[start]

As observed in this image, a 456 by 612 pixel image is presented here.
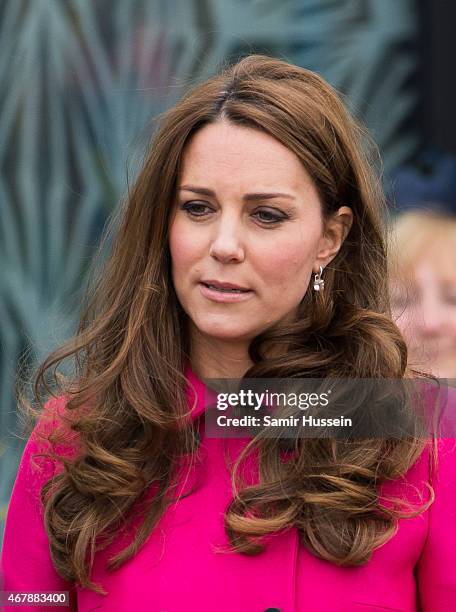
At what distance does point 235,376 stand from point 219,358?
4 centimetres

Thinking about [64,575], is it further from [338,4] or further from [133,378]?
[338,4]

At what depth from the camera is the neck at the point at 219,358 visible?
6.87ft

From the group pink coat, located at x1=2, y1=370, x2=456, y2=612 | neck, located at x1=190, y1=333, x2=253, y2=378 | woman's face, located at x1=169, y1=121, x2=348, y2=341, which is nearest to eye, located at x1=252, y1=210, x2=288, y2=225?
woman's face, located at x1=169, y1=121, x2=348, y2=341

[end]

**Aim of the exercise**
Reproduce the data word for word, covering the stretch from the line that contains "From the group" through the end of the data.

**Result of the task**
From the group pink coat, located at x1=2, y1=370, x2=456, y2=612 | neck, located at x1=190, y1=333, x2=253, y2=378 | woman's face, located at x1=169, y1=121, x2=348, y2=341, which is nearest to eye, located at x1=252, y1=210, x2=288, y2=225?
woman's face, located at x1=169, y1=121, x2=348, y2=341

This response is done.